Activists like Terrebonne NAACP President Jerome Boykin say the parish’s election of judges for all five of its court divisions at large – meaning everyone in the parish votes for each – dilutes the desires of black voters. The presumption is that black voters may choose a black candidate, although that is not the stated goal of the proposal. Supporters say the answer is creation of a special district with a strong representation of minority voters that will permit a candidate more appealing to black voters a chance to win. The timing is crucial, Boykin and others say, because Judge Timothy Ellender will retire in 2014, leaving a division of court open.

The suggestion has seen strong opposition from the members of the local bar. And a bill floated in a 2011 legislative session by former Rep. Damon Baldone went down in flames, largely due to strong opposition voiced by another local lawmaker, Gordon Dove, R-Houma.


“The Terrebonne Parish Branch of the NAACP will continue to fight for a minority judgeship and we would never ever give up on that fight,” Boykin said last week. “We saw a case in Georgia where a similar case was won, where there were a lot of at large seats and you didn’t have African-American representation. Voters voted along racial lines. The NAACP Legal Defense Fund took that case and they won. Yes, we plan to move forward with litigation for a minority judgeship.”

The allegation that voting rights are jeopardized by the current method of electing judges in Terrebonne is based on Section 2 of the Voting Rights Act, which attorneys interviewed last week said is not affected by the Supreme Court decision.
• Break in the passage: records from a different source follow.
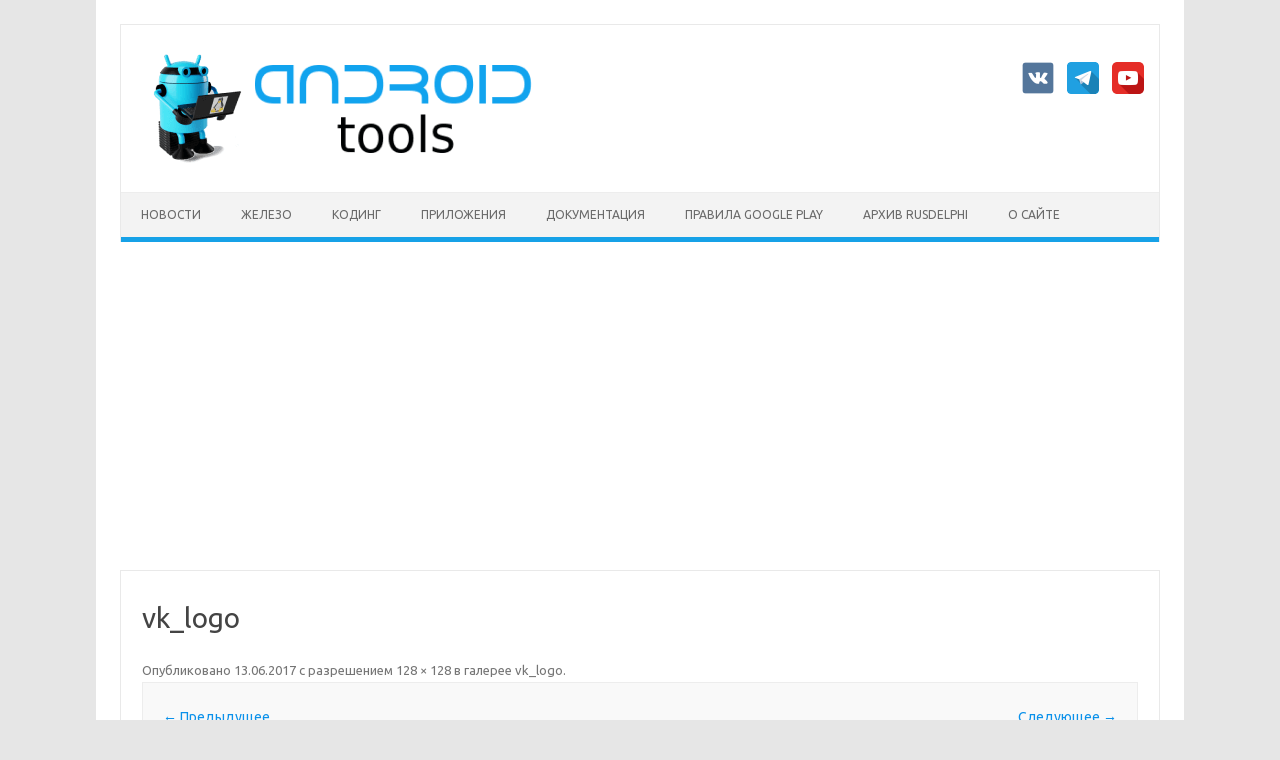

--- FILE ---
content_type: text/html; charset=utf-8
request_url: https://www.google.com/recaptcha/api2/aframe
body_size: 266
content:
<!DOCTYPE HTML><html><head><meta http-equiv="content-type" content="text/html; charset=UTF-8"></head><body><script nonce="kw3Trkr0uaZFi0nIWIyMaw">/** Anti-fraud and anti-abuse applications only. See google.com/recaptcha */ try{var clients={'sodar':'https://pagead2.googlesyndication.com/pagead/sodar?'};window.addEventListener("message",function(a){try{if(a.source===window.parent){var b=JSON.parse(a.data);var c=clients[b['id']];if(c){var d=document.createElement('img');d.src=c+b['params']+'&rc='+(localStorage.getItem("rc::a")?sessionStorage.getItem("rc::b"):"");window.document.body.appendChild(d);sessionStorage.setItem("rc::e",parseInt(sessionStorage.getItem("rc::e")||0)+1);localStorage.setItem("rc::h",'1769911622585');}}}catch(b){}});window.parent.postMessage("_grecaptcha_ready", "*");}catch(b){}</script></body></html>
Natasha M. Korgaonkar, a staff attorney for the NAACP Legal Defense Fund said it is “disappointing: that voters in Louisiana and other jurisdictions have lost the protection the stricken Voting Rights Act provision provided.


“Before 2006, when that section was reauthorized, not one redistricting plan in Louisiana had been pre-cleared in the first instance. In 2006 for each redistricting of the House of Representatives within the state the Department of Justice found discrimination in the proposed plan, to the detriment of voters throughout the state including southern Louisiana. It is a tremendous loss that provides a great example of why the law is so important. It has prevented intentional discriminatory redistricting on a parish-wide basis and locally,” she said. “In terms of redistricting for a judgeship in Terrebonne Parish, voters in Terrebonne can still create a minority judgeship. Section 2 is not affected and a lawsuit can still be filed. But Section 2 cases are not a substitute for Section 5 pre-clearance.”